And you personally know these companies and you get them to campus and talk about our career affairs. I mean, I've seen it in action. You help students and you help them connect to the companies.

Paul Lynch:

Yeah, I mean that's huge to kind of keep that constant back and forth in terms of company calls. I get them in touch with career services, we work together, we get them in and we try to make sure we're placing our students. And that is huge. And the other thing that's very important is very good communication and transparency. For instance, every month at the local Northwestern Pennsylvania chapter meeting, shannon Sweeney and I, my colleague Shannon Sweeney and I, we're the education folks on the board they get a full report of what's going on in manufacturing and metal casting, you know, at Penn State Behrend, and that is very important.

Ralph Ford:

So, Paul, I'd like to jump into you know some future-looking things and first of all, I'll start with some of the challenges that manufacturing industries are facing. You know, nearly one-fourth of the manufacturing workforce is 55 or older. By 2030, we estimate that there are going to be 2 million unfilled manufacturing jobs in the US. But you're working with this organization called IACME and we talked earlier about this very significant grant that you got $4.4 million and it's one of 17 manufacturing US institutes that plans to address this. So why don't you step us through? You know what's the challenge right now. Let's talk about your grant, what you're planning to do, what's your future plan here, with all that's going on with this very ambitious initiative?

Paul Lynch:

I'm going to start with the challenge, so that you mentioned Ralph, between now and you know, 2028, our defense National Defense Industrial Base. You know they're saying they're going to need at least 122,000, you know additional shipbuilders, engineers, manufacturers and other DOD support roles. That's a lot of people, that's a lot. That's a lot of people. And you know, failure to meet these needs, you know, and to get our trades and our trade skill sets back up in this base metals industry really creates a vulnerability right for us. So it's extremely important. How are we going to address it? It's interesting as this past year I've spent a lot of time traveling across this country with IACME, speaking, sitting down with groups and even with our local groups here in Erie, and the thing that we decided was with IACME is we're going to train from K to gray. That's how we're going to do this. So, starting with K-12 activities, we're actually learning from research that as young as five years old kids are already thinking about what they like, what they might want to study in school and careers. So we've already, you know, launched the K k12 component. So we're starting there. As we go up, we're calling it a tiered curriculum and a tiered approach to this. So I just described k12. We have a level one which is really an introduction. All right that that is online component and it also is a hands-on boot camp component, but it's really introductory 18 and up, just really introducing folks all right to the basics.

## Prompt a
Rewrite the stretch of the transcript from "And you personally" through "to the companies.", replacing "companies" with "employers".
The transcript and the entries come from unrelated sources.

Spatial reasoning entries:
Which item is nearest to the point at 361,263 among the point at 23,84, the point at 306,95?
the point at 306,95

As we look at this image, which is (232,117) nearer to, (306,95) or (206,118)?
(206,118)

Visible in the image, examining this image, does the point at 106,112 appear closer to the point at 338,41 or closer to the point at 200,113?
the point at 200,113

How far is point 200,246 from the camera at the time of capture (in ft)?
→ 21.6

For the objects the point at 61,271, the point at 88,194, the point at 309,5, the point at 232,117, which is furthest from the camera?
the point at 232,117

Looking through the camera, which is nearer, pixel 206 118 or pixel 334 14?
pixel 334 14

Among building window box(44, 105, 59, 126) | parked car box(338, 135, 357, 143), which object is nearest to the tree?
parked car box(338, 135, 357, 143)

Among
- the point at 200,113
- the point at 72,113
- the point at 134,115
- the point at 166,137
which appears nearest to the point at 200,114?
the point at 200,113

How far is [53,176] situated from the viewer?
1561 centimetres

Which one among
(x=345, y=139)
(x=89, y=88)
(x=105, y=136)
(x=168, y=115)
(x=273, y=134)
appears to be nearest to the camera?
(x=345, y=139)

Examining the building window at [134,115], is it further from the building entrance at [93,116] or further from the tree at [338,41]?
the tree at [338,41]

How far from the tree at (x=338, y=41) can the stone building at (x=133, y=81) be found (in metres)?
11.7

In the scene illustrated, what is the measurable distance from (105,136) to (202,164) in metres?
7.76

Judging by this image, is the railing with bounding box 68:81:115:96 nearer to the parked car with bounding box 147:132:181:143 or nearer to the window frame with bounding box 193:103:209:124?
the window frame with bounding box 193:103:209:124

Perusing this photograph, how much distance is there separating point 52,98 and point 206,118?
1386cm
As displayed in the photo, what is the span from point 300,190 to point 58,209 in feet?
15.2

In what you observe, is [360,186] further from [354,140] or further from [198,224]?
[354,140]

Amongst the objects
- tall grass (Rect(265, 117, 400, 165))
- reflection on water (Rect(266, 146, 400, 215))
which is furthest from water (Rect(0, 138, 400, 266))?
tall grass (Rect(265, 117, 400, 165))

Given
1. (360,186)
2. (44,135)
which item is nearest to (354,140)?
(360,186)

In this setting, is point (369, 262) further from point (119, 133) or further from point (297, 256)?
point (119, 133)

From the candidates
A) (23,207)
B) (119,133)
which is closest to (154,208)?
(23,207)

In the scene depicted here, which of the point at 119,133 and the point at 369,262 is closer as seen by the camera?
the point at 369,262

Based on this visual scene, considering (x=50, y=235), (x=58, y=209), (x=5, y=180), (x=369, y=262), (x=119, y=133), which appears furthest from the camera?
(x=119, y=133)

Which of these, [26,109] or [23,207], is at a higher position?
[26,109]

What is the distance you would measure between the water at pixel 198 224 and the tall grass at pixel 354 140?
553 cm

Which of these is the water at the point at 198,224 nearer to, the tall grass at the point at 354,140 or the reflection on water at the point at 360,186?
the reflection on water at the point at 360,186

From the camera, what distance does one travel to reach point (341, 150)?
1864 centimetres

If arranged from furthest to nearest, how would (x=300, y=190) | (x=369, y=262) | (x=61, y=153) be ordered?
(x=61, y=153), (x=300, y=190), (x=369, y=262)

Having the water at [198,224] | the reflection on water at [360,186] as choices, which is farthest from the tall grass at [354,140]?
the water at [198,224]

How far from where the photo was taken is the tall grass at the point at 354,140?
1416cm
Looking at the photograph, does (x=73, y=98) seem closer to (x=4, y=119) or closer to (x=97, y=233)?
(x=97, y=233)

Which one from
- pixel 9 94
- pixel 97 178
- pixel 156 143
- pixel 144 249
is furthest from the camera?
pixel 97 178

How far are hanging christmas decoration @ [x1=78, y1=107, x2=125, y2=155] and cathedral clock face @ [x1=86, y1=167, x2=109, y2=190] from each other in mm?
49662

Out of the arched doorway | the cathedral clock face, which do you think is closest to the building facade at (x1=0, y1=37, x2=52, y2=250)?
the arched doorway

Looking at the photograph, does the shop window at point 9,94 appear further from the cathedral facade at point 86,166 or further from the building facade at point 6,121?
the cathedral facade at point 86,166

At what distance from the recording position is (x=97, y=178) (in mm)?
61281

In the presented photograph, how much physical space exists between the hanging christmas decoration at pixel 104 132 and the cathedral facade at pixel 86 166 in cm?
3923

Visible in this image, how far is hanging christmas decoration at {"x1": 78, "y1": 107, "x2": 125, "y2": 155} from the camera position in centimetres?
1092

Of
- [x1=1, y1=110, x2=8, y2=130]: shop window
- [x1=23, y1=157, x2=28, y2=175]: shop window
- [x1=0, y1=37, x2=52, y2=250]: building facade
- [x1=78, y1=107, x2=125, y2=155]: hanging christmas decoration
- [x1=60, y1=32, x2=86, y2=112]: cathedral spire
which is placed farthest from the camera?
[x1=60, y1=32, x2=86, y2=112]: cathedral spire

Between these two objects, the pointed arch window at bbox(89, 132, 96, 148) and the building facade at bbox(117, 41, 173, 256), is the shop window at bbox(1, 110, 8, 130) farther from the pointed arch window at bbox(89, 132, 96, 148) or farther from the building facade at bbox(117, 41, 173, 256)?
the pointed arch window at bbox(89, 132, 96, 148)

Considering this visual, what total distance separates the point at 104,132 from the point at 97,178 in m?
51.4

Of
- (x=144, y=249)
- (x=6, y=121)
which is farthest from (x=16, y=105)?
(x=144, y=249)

## Prompt b
Collect every line of the entries that contains the string "Rect", where case counts.

## Complete response a
And you personally know these employers and you get them to campus and talk about our career affairs. I mean, I've seen it in action. You help students and you help them connect to the employers.

## Complete response b
- tall grass (Rect(265, 117, 400, 165))
- reflection on water (Rect(266, 146, 400, 215))
which is furthest from water (Rect(0, 138, 400, 266))?
tall grass (Rect(265, 117, 400, 165))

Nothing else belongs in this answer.